| Material provided |
##############################

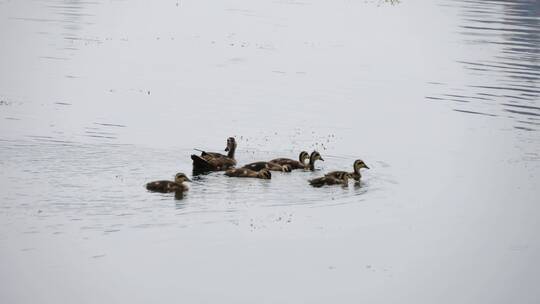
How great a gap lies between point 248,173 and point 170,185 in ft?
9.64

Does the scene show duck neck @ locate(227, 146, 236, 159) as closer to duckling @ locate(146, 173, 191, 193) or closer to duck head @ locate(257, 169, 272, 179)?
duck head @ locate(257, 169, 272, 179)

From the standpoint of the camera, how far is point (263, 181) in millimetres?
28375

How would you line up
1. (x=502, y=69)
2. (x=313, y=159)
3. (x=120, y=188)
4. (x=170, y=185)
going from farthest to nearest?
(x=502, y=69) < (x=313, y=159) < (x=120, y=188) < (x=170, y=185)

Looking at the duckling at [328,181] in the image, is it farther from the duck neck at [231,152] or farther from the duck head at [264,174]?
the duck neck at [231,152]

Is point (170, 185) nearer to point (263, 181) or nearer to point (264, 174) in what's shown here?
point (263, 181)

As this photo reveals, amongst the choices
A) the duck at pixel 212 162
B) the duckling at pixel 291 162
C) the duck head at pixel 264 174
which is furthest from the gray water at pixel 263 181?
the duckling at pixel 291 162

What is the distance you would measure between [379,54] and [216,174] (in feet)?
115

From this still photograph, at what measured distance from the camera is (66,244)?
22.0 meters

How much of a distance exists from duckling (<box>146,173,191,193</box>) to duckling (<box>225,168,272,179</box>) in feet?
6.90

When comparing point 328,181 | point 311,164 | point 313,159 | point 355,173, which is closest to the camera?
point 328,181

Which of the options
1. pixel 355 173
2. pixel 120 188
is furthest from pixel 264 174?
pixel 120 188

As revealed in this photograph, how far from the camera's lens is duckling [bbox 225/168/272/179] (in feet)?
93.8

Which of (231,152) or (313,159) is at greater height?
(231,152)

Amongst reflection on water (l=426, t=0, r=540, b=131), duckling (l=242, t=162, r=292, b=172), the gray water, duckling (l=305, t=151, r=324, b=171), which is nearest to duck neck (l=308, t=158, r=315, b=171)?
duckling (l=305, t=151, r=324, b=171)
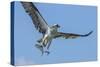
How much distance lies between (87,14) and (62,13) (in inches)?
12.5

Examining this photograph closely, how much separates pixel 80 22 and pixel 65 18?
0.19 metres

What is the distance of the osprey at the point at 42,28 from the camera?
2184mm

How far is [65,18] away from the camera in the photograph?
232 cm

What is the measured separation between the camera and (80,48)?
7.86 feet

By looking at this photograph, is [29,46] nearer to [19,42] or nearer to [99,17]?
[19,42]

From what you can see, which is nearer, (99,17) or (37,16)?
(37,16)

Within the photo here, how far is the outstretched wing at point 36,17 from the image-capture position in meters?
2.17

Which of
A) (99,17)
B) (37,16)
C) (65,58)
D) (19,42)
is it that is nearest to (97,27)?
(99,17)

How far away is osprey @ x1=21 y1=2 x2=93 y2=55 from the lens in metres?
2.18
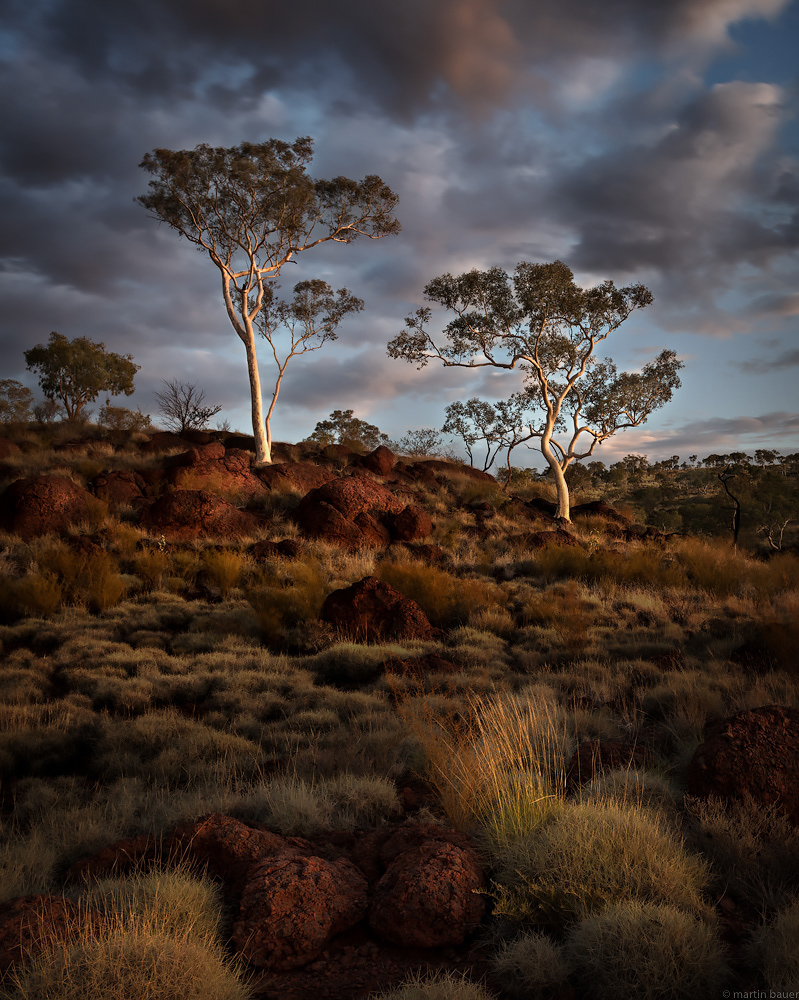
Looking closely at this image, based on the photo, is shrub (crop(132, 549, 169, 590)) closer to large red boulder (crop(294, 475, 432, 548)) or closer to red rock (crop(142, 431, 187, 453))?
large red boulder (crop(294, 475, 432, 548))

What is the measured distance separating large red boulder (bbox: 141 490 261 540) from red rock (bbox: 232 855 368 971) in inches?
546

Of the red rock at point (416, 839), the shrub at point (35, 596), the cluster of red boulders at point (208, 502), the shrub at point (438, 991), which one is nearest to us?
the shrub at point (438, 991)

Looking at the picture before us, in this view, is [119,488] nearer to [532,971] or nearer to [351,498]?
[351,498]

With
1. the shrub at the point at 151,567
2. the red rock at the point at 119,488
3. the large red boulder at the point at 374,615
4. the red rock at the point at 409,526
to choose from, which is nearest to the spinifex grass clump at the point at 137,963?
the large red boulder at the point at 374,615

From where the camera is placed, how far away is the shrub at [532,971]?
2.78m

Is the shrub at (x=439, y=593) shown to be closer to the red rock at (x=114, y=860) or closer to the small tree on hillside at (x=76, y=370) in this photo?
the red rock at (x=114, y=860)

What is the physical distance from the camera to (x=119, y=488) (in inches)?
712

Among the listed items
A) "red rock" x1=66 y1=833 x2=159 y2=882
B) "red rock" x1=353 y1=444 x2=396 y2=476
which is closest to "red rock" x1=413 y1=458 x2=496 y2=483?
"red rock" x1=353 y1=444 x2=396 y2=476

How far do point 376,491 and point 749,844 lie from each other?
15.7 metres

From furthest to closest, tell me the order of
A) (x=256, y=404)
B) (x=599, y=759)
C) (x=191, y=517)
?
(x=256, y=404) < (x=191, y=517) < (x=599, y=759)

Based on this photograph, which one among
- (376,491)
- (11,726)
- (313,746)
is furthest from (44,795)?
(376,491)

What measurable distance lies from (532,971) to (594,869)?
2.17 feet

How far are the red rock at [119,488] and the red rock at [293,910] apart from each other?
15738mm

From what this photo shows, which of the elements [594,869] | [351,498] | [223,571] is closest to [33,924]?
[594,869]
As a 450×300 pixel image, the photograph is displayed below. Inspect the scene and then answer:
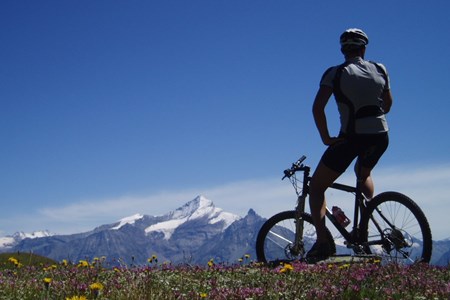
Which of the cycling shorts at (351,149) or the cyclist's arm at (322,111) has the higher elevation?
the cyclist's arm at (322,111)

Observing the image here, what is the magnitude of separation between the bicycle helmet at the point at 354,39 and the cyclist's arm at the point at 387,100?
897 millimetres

##############################

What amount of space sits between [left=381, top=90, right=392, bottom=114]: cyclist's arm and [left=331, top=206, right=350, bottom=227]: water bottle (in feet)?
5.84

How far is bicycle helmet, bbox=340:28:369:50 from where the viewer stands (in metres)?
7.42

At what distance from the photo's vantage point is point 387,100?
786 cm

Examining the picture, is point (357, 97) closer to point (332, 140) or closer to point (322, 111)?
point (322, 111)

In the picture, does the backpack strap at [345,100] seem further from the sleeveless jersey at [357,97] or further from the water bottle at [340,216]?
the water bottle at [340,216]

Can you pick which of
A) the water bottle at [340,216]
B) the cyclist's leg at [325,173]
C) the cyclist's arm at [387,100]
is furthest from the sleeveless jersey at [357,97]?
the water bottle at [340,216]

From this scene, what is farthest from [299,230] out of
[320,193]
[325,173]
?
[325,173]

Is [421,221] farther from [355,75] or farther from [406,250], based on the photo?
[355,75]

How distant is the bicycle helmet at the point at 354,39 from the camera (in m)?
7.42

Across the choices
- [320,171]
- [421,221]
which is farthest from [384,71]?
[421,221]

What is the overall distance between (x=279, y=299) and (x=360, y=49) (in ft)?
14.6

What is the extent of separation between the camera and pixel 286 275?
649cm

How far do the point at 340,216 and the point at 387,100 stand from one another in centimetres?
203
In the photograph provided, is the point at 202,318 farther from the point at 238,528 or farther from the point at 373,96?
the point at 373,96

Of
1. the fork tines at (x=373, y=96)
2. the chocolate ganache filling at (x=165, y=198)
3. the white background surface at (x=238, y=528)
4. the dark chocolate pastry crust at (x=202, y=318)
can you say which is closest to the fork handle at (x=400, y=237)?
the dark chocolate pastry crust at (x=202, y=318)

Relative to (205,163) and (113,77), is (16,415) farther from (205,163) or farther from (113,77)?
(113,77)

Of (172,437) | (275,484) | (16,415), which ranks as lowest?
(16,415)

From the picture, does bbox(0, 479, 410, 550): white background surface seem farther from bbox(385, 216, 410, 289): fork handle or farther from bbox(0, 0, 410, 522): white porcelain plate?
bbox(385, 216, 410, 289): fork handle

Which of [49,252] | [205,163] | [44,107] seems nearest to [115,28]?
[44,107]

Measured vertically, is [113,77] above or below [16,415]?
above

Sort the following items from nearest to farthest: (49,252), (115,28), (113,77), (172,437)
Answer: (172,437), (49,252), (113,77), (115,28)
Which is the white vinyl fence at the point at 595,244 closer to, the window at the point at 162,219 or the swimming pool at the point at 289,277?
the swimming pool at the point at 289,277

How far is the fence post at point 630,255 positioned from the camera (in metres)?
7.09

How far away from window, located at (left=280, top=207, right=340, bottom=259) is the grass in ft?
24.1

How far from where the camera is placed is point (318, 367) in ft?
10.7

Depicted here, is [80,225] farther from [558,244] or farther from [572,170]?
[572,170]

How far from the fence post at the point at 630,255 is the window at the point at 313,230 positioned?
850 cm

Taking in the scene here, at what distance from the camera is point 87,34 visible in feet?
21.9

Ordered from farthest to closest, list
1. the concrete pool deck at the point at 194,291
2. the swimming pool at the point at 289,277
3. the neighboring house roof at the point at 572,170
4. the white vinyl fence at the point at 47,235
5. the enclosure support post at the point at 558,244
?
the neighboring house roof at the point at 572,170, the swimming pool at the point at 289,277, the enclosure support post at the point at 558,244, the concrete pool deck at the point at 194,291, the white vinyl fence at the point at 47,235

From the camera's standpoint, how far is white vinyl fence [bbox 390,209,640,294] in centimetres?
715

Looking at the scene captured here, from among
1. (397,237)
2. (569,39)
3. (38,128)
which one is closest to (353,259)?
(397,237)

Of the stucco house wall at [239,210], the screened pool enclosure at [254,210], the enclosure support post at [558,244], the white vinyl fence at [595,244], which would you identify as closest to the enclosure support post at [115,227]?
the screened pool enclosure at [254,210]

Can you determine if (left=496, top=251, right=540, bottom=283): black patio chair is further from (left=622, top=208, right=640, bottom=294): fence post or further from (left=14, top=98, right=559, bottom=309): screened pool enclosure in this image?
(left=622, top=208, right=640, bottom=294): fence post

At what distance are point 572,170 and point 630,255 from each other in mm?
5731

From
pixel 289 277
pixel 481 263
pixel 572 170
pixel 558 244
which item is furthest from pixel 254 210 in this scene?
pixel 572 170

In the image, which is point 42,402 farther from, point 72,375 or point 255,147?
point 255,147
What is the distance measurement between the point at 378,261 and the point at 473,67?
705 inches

##############################

| Instructions to follow |
Please set down again, unchanged, the part that opens with the line containing "From where the camera is placed, how" and closes with the line containing "897 millimetres", keeping both of those lines. Leave the pictures out of your answer.

| Expected answer |
From where the camera is placed, how far away is the shrub at [532,971]?
2.78m

Is the shrub at (x=439, y=593) shown to be closer to the red rock at (x=114, y=860) or closer to the small tree on hillside at (x=76, y=370) in this photo?
the red rock at (x=114, y=860)

What is the physical distance from the camera to (x=119, y=488) (in inches)?
712

Among the listed items
A) "red rock" x1=66 y1=833 x2=159 y2=882
B) "red rock" x1=353 y1=444 x2=396 y2=476
which is closest to "red rock" x1=413 y1=458 x2=496 y2=483?
"red rock" x1=353 y1=444 x2=396 y2=476

How far do point 376,491 and point 749,844 lie from each other?
15.7 metres

From furthest to closest, tell me the order of
A) (x=256, y=404)
B) (x=599, y=759)
C) (x=191, y=517)
?
(x=256, y=404) < (x=191, y=517) < (x=599, y=759)

Based on this photograph, which one among
- (376,491)
- (11,726)
- (313,746)
is furthest from (44,795)?
(376,491)

What measurable distance lies from (532,971) to (594,869)?
2.17 feet

How far are the red rock at [119,488] and the red rock at [293,910] apart from each other?
15738mm

From what this photo shows, which of the elements [594,869] | [351,498] | [223,571] is closest to [33,924]?
[594,869]
As a 450×300 pixel image, the photograph is displayed below. Inspect the scene and then answer:
Which of the cycling shorts at (351,149) or the cyclist's arm at (322,111) has the higher elevation?
the cyclist's arm at (322,111)

Observing the image here, what is the magnitude of separation between the bicycle helmet at the point at 354,39 and the cyclist's arm at the point at 387,100?
897 millimetres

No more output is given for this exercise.